**PROBLEM**
Recast every line of the data below as a JSON list of strings, one string per line, and leave out the blank lines.

Spatial question records

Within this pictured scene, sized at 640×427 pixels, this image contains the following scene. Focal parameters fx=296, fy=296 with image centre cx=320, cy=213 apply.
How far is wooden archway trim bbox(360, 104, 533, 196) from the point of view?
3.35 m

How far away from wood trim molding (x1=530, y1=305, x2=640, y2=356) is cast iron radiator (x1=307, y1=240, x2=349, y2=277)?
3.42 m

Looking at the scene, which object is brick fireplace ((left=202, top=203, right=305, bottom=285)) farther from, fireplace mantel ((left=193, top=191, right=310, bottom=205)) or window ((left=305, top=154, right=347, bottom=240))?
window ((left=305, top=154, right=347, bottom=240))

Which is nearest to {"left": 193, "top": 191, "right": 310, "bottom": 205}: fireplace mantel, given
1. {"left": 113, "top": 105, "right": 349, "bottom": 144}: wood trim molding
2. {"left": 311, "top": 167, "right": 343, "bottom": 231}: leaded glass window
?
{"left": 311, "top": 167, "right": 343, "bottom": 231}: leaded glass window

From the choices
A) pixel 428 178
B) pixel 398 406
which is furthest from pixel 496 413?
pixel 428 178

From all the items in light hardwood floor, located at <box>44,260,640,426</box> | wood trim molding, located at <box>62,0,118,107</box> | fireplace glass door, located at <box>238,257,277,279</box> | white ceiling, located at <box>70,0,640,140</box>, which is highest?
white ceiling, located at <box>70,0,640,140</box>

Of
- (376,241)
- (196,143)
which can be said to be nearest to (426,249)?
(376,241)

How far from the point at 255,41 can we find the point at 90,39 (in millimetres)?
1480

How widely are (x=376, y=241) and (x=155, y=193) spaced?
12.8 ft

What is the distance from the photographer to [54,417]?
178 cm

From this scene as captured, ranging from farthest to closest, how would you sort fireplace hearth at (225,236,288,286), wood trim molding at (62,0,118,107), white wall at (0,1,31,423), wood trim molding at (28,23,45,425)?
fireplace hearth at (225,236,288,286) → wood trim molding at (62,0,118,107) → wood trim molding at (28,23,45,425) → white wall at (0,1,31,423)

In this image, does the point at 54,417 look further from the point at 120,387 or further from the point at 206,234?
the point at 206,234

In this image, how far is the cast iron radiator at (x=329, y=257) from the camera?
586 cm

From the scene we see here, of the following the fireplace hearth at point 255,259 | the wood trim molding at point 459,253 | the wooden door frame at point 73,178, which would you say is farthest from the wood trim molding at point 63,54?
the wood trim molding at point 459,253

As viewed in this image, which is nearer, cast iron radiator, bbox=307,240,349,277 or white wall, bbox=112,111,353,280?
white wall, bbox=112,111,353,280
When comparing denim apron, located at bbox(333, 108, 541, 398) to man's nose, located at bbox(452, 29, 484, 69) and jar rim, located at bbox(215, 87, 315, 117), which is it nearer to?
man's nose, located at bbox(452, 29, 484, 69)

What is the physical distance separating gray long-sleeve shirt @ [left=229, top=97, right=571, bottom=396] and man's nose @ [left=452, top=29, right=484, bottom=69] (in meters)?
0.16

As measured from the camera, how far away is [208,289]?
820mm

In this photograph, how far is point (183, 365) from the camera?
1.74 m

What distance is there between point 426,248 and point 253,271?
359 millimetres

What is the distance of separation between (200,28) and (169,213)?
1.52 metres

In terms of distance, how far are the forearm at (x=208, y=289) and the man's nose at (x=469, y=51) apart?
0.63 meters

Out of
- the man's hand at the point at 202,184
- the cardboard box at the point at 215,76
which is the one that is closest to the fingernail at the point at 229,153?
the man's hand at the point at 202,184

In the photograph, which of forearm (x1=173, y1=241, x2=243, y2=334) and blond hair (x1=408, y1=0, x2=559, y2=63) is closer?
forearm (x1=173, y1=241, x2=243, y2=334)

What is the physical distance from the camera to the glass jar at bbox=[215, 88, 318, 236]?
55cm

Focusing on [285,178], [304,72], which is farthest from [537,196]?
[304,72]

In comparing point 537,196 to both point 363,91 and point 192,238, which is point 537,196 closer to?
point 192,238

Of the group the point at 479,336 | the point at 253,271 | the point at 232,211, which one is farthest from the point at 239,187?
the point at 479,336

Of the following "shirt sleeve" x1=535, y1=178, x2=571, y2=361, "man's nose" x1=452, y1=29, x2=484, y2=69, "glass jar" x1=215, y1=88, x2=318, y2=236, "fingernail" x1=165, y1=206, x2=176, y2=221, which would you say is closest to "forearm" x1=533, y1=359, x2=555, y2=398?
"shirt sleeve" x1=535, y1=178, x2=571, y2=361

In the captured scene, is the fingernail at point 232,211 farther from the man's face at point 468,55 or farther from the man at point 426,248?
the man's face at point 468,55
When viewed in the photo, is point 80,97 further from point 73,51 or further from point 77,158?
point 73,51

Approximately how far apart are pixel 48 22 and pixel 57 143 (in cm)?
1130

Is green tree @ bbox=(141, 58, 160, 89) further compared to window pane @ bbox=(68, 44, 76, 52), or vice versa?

**ANSWER TO THE EXERCISE**
[
  "Within this pictured scene, sized at 640×427 pixels, this image contains the following scene. Focal parameters fx=296, fy=296 with image centre cx=320, cy=213 apply.",
  "How far is wooden archway trim bbox(360, 104, 533, 196) from the point of view?",
  "3.35 m",
  "How far away from wood trim molding (x1=530, y1=305, x2=640, y2=356) is cast iron radiator (x1=307, y1=240, x2=349, y2=277)?",
  "3.42 m",
  "Looking at the scene, which object is brick fireplace ((left=202, top=203, right=305, bottom=285)) farther from, fireplace mantel ((left=193, top=191, right=310, bottom=205)) or window ((left=305, top=154, right=347, bottom=240))?",
  "window ((left=305, top=154, right=347, bottom=240))",
  "Which is nearest to {\"left\": 193, \"top\": 191, \"right\": 310, \"bottom\": 205}: fireplace mantel, given",
  "1. {\"left\": 113, \"top\": 105, \"right\": 349, \"bottom\": 144}: wood trim molding",
  "2. {\"left\": 311, \"top\": 167, \"right\": 343, \"bottom\": 231}: leaded glass window",
  "?",
  "{\"left\": 311, \"top\": 167, \"right\": 343, \"bottom\": 231}: leaded glass window",
  "From the choices",
  "A) pixel 428 178",
  "B) pixel 398 406",
  "which is furthest from pixel 496 413?",
  "pixel 428 178",
  "From all the items in light hardwood floor, located at <box>44,260,640,426</box> | wood trim molding, located at <box>62,0,118,107</box> | fireplace glass door, located at <box>238,257,277,279</box> | white ceiling, located at <box>70,0,640,140</box>, which is highest?",
  "white ceiling, located at <box>70,0,640,140</box>",
  "Of",
  "- (376,241)",
  "- (196,143)",
  "which can be said to be nearest to (426,249)?",
  "(376,241)",
  "How far from the point at 255,41 can we find the point at 90,39 (in millimetres)?",
  "1480",
  "How widely are (x=376, y=241) and (x=155, y=193) spaced?",
  "12.8 ft",
  "What is the distance from the photographer to [54,417]?",
  "178 cm",
  "From this scene as captured, ranging from farthest to closest, how would you sort fireplace hearth at (225,236,288,286), wood trim molding at (62,0,118,107), white wall at (0,1,31,423), wood trim molding at (28,23,45,425)?",
  "fireplace hearth at (225,236,288,286) → wood trim molding at (62,0,118,107) → wood trim molding at (28,23,45,425) → white wall at (0,1,31,423)",
  "In this image, does the point at 54,417 look further from the point at 120,387 or further from the point at 206,234?",
  "the point at 206,234",
  "In this image, how far is the cast iron radiator at (x=329, y=257) from the camera?",
  "586 cm",
  "From the scene we see here, of the following the fireplace hearth at point 255,259 | the wood trim molding at point 459,253 | the wooden door frame at point 73,178, which would you say is farthest from the wood trim molding at point 63,54?",
  "the wood trim molding at point 459,253",
  "As viewed in this image, which is nearer, cast iron radiator, bbox=307,240,349,277 or white wall, bbox=112,111,353,280?",
  "white wall, bbox=112,111,353,280",
  "When comparing denim apron, located at bbox(333, 108, 541, 398) to man's nose, located at bbox(452, 29, 484, 69) and jar rim, located at bbox(215, 87, 315, 117), which is it nearer to?",
  "man's nose, located at bbox(452, 29, 484, 69)",
  "What is the physical distance separating gray long-sleeve shirt @ [left=229, top=97, right=571, bottom=396] and man's nose @ [left=452, top=29, right=484, bottom=69] (in meters)?",
  "0.16",
  "As measured from the camera, how far away is [208,289]?",
  "820mm",
  "In this photograph, how far is point (183, 365) from the camera?",
  "1.74 m",
  "What distance is there between point 426,248 and point 253,271?",
  "359 millimetres",
  "What is the distance of separation between (200,28) and (169,213)?",
  "1.52 metres",
  "In terms of distance, how far are the forearm at (x=208, y=289) and the man's nose at (x=469, y=51) apart?",
  "0.63 meters",
  "Out of",
  "- the man's hand at the point at 202,184",
  "- the cardboard box at the point at 215,76",
  "which is the one that is closest to the fingernail at the point at 229,153?",
  "the man's hand at the point at 202,184",
  "In the photograph, which of forearm (x1=173, y1=241, x2=243, y2=334) and blond hair (x1=408, y1=0, x2=559, y2=63) is closer?",
  "forearm (x1=173, y1=241, x2=243, y2=334)",
  "What is the physical distance from the camera to the glass jar at bbox=[215, 88, 318, 236]?",
  "55cm",
  "Focusing on [285,178], [304,72], which is farthest from [537,196]?",
  "[304,72]",
  "In comparing point 537,196 to both point 363,91 and point 192,238, which is point 537,196 closer to?",
  "point 192,238",
  "Of the group the point at 479,336 | the point at 253,271 | the point at 232,211, which one is farthest from the point at 239,187?",
  "the point at 479,336",
  "Of the following \"shirt sleeve\" x1=535, y1=178, x2=571, y2=361, \"man's nose\" x1=452, y1=29, x2=484, y2=69, \"glass jar\" x1=215, y1=88, x2=318, y2=236, \"fingernail\" x1=165, y1=206, x2=176, y2=221, which would you say is closest to \"forearm\" x1=533, y1=359, x2=555, y2=398?",
  "\"shirt sleeve\" x1=535, y1=178, x2=571, y2=361",
  "In the captured scene, is the fingernail at point 232,211 farther from the man's face at point 468,55 or farther from the man at point 426,248?",
  "the man's face at point 468,55",
  "When viewed in the photo, is point 80,97 further from point 73,51 or further from point 77,158?",
  "point 73,51",
  "Approximately how far apart are pixel 48 22 and pixel 57 143 (in cm)?",
  "1130",
  "Is green tree @ bbox=(141, 58, 160, 89) further compared to window pane @ bbox=(68, 44, 76, 52), or vice versa?"
]